Problem description:
Restate the whole of the data verbatim, omitting nothing.

*** Records to use ***

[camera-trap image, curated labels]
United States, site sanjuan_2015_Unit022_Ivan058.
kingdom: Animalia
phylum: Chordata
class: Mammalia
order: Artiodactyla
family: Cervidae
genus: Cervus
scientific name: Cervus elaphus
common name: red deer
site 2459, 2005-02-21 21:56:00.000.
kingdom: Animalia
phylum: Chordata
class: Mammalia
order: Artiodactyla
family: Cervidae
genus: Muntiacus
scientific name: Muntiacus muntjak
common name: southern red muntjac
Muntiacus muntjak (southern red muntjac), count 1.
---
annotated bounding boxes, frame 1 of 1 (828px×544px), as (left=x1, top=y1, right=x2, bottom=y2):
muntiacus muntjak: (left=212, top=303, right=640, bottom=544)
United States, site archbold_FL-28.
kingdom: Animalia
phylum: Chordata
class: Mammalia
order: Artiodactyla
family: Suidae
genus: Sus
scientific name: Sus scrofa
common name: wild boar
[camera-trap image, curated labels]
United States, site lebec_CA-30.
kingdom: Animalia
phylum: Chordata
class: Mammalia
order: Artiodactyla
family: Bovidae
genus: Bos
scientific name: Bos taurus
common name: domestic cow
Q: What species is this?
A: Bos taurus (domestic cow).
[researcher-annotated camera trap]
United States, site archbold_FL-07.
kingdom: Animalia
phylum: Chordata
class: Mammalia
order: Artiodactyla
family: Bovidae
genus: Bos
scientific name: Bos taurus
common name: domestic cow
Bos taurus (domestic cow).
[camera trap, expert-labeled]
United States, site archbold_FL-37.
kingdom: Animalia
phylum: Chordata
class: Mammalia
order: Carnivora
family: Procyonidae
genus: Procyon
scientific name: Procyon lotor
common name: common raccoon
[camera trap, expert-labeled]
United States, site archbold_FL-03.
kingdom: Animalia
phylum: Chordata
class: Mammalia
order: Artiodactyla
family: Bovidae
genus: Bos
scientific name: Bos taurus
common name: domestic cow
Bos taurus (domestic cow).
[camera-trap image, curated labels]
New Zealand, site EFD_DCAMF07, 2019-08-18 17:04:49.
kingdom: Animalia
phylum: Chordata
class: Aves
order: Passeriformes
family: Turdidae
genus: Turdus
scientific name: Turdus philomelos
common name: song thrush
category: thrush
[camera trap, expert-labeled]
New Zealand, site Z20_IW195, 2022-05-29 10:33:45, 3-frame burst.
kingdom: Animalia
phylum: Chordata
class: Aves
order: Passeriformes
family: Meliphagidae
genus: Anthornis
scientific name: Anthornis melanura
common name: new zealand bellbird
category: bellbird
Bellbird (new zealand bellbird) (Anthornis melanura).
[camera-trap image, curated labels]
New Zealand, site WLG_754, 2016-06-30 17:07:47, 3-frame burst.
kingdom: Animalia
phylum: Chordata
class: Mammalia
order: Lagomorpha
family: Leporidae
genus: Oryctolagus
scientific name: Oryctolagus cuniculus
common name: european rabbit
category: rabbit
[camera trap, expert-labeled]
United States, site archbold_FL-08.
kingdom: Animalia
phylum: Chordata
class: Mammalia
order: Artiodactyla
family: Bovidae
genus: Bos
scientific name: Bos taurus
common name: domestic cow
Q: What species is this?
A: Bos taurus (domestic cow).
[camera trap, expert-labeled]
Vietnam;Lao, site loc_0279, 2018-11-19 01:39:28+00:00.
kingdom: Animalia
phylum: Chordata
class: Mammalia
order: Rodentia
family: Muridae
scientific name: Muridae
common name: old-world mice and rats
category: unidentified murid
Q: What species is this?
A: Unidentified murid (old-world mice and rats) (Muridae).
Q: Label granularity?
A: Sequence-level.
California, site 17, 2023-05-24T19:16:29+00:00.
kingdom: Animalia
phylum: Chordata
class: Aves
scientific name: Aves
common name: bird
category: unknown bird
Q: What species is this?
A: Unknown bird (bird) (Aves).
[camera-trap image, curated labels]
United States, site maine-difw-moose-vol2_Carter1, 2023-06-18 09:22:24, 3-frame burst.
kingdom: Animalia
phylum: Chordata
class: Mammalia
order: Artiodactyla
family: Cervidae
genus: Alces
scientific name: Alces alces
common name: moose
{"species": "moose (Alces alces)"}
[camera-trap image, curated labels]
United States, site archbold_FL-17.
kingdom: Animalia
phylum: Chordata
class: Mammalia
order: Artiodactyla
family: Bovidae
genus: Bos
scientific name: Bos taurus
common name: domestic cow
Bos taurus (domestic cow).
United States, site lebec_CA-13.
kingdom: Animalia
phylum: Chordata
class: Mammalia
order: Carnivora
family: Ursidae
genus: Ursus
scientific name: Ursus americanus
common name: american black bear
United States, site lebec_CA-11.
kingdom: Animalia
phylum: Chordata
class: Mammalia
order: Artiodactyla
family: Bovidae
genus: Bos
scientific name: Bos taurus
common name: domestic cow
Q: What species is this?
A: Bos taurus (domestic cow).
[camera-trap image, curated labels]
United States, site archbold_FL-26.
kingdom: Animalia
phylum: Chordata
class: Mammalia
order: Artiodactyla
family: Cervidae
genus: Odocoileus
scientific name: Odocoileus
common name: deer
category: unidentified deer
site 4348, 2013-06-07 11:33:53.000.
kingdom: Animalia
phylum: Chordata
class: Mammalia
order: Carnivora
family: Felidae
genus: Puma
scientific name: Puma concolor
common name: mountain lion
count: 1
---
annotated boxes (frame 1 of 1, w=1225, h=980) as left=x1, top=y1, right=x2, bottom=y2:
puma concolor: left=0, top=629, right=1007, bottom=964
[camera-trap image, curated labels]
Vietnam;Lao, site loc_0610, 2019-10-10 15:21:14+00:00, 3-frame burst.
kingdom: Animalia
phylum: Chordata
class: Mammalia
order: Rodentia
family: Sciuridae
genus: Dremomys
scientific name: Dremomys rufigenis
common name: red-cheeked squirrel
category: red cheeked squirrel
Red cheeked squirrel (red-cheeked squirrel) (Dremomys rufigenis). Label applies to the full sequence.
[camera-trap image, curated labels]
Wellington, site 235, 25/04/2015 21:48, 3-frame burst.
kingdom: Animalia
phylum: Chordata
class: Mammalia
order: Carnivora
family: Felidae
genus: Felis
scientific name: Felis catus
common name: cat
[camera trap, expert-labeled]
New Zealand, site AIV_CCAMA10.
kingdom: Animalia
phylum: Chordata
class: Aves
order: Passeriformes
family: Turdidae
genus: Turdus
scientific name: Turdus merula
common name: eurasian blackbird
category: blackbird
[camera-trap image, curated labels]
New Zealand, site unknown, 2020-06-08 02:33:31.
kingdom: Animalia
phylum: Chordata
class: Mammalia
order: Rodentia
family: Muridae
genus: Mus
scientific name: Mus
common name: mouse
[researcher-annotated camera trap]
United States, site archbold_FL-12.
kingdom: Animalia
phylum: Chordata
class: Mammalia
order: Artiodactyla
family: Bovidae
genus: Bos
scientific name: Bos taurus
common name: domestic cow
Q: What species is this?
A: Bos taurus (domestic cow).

*** End of Records to use ***

Result of this task:
[camera-trap image, curated labels]
United States, site sanjuan_2015_Unit022_Ivan058.
kingdom: Animalia
phylum: Chordata
class: Mammalia
order: Artiodactyla
family: Cervidae
genus: Cervus
scientific name: Cervus elaphus
common name: red deer
site 2459, 2005-02-21 21:56:00.000.
kingdom: Animalia
phylum: Chordata
class: Mammalia
order: Artiodactyla
family: Cervidae
genus: Muntiacus
scientific name: Muntiacus muntjak
common name: southern red muntjac
Muntiacus muntjak (southern red muntjac), count 1.
---
annotated bounding boxes, frame 1 of 1 (828px×544px), as (left=x1, top=y1, right=x2, bottom=y2):
muntiacus muntjak: (left=212, top=303, right=640, bottom=544)
United States, site archbold_FL-28.
kingdom: Animalia
phylum: Chordata
class: Mammalia
order: Artiodactyla
family: Suidae
genus: Sus
scientific name: Sus scrofa
common name: wild boar
[camera-trap image, curated labels]
United States, site lebec_CA-30.
kingdom: Animalia
phylum: Chordata
class: Mammalia
order: Artiodactyla
family: Bovidae
genus: Bos
scientific name: Bos taurus
common name: domestic cow
Q: What species is this?
A: Bos taurus (domestic cow).
[researcher-annotated camera trap]
United States, site archbold_FL-07.
kingdom: Animalia
phylum: Chordata
class: Mammalia
order: Artiodactyla
family: Bovidae
genus: Bos
scientific name: Bos taurus
common name: domestic cow
Bos taurus (domestic cow).
[camera trap, expert-labeled]
United States, site archbold_FL-37.
kingdom: Animalia
phylum: Chordata
class: Mammalia
order: Carnivora
family: Procyonidae
genus: Procyon
scientific name: Procyon lotor
common name: common raccoon
[camera trap, expert-labeled]
United States, site archbold_FL-03.
kingdom: Animalia
phylum: Chordata
class: Mammalia
order: Artiodactyla
family: Bovidae
genus: Bos
scientific name: Bos taurus
common name: domestic cow
Bos taurus (domestic cow).
[camera-trap image, curated labels]
New Zealand, site EFD_DCAMF07, 2019-08-18 17:04:49.
kingdom: Animalia
phylum: Chordata
class: Aves
order: Passeriformes
family: Turdidae
genus: Turdus
scientific name: Turdus philomelos
common name: song thrush
category: thrush
[camera trap, expert-labeled]
New Zealand, site Z20_IW195, 2022-05-29 10:33:45, 3-frame burst.
kingdom: Animalia
phylum: Chordata
class: Aves
order: Passeriformes
family: Meliphagidae
genus: Anthornis
scientific name: Anthornis melanura
common name: new zealand bellbird
category: bellbird
Bellbird (new zealand bellbird) (Anthornis melanura).
[camera-trap image, curated labels]
New Zealand, site WLG_754, 2016-06-30 17:07:47, 3-frame burst.
kingdom: Animalia
phylum: Chordata
class: Mammalia
order: Lagomorpha
family: Leporidae
genus: Oryctolagus
scientific name: Oryctolagus cuniculus
common name: european rabbit
category: rabbit
[camera trap, expert-labeled]
United States, site archbold_FL-08.
kingdom: Animalia
phylum: Chordata
class: Mammalia
order: Artiodactyla
family: Bovidae
genus: Bos
scientific name: Bos taurus
common name: domestic cow
Q: What species is this?
A: Bos taurus (domestic cow).
[camera trap, expert-labeled]
Vietnam;Lao, site loc_0279, 2018-11-19 01:39:28+00:00.
kingdom: Animalia
phylum: Chordata
class: Mammalia
order: Rodentia
family: Muridae
scientific name: Muridae
common name: old-world mice and rats
category: unidentified murid
Q: What species is this?
A: Unidentified murid (old-world mice and rats) (Muridae).
Q: Label granularity?
A: Sequence-level.
California, site 17, 2023-05-24T19:16:29+00:00.
kingdom: Animalia
phylum: Chordata
class: Aves
scientific name: Aves
common name: bird
category: unknown bird
Q: What species is this?
A: Unknown bird (bird) (Aves).
[camera-trap image, curated labels]
United States, site maine-difw-moose-vol2_Carter1, 2023-06-18 09:22:24, 3-frame burst.
kingdom: Animalia
phylum: Chordata
class: Mammalia
order: Artiodactyla
family: Cervidae
genus: Alces
scientific name: Alces alces
common name: moose
{"species": "moose (Alces alces)"}
[camera-trap image, curated labels]
United States, site archbold_FL-17.
kingdom: Animalia
phylum: Chordata
class: Mammalia
order: Artiodactyla
family: Bovidae
genus: Bos
scientific name: Bos taurus
common name: domestic cow
Bos taurus (domestic cow).
United States, site lebec_CA-13.
kingdom: Animalia
phylum: Chordata
class: Mammalia
order: Carnivora
family: Ursidae
genus: Ursus
scientific name: Ursus americanus
common name: american black bear
United States, site lebec_CA-11.
kingdom: Animalia
phylum: Chordata
class: Mammalia
order: Artiodactyla
family: Bovidae
genus: Bos
scientific name: Bos taurus
common name: domestic cow
Q: What species is this?
A: Bos taurus (domestic cow).
[camera-trap image, curated labels]
United States, site archbold_FL-26.
kingdom: Animalia
phylum: Chordata
class: Mammalia
order: Artiodactyla
family: Cervidae
genus: Odocoileus
scientific name: Odocoileus
common name: deer
category: unidentified deer
site 4348, 2013-06-07 11:33:53.000.
kingdom: Animalia
phylum: Chordata
class: Mammalia
order: Carnivora
family: Felidae
genus: Puma
scientific name: Puma concolor
common name: mountain lion
count: 1
---
annotated boxes (frame 1 of 1, w=1225, h=980) as left=x1, top=y1, right=x2, bottom=y2:
puma concolor: left=0, top=629, right=1007, bottom=964
[camera-trap image, curated labels]
Vietnam;Lao, site loc_0610, 2019-10-10 15:21:14+00:00, 3-frame burst.
kingdom: Animalia
phylum: Chordata
class: Mammalia
order: Rodentia
family: Sciuridae
genus: Dremomys
scientific name: Dremomys rufigenis
common name: red-cheeked squirrel
category: red cheeked squirrel
Red cheeked squirrel (red-cheeked squirrel) (Dremomys rufigenis). Label applies to the full sequence.
[camera-trap image, curated labels]
Wellington, site 235, 25/04/2015 21:48, 3-frame burst.
kingdom: Animalia
phylum: Chordata
class: Mammalia
order: Carnivora
family: Felidae
genus: Felis
scientific name: Felis catus
common name: cat
[camera trap, expert-labeled]
New Zealand, site AIV_CCAMA10.
kingdom: Animalia
phylum: Chordata
class: Aves
order: Passeriformes
family: Turdidae
genus: Turdus
scientific name: Turdus merula
common name: eurasian blackbird
category: blackbird
[camera-trap image, curated labels]
New Zealand, site unknown, 2020-06-08 02:33:31.
kingdom: Animalia
phylum: Chordata
class: Mammalia
order: Rodentia
family: Muridae
genus: Mus
scientific name: Mus
common name: mouse
[researcher-annotated camera trap]
United States, site archbold_FL-12.
kingdom: Animalia
phylum: Chordata
class: Mammalia
order: Artiodactyla
family: Bovidae
genus: Bos
scientific name: Bos taurus
common name: domestic cow
Q: What species is this?
A: Bos taurus (domestic cow).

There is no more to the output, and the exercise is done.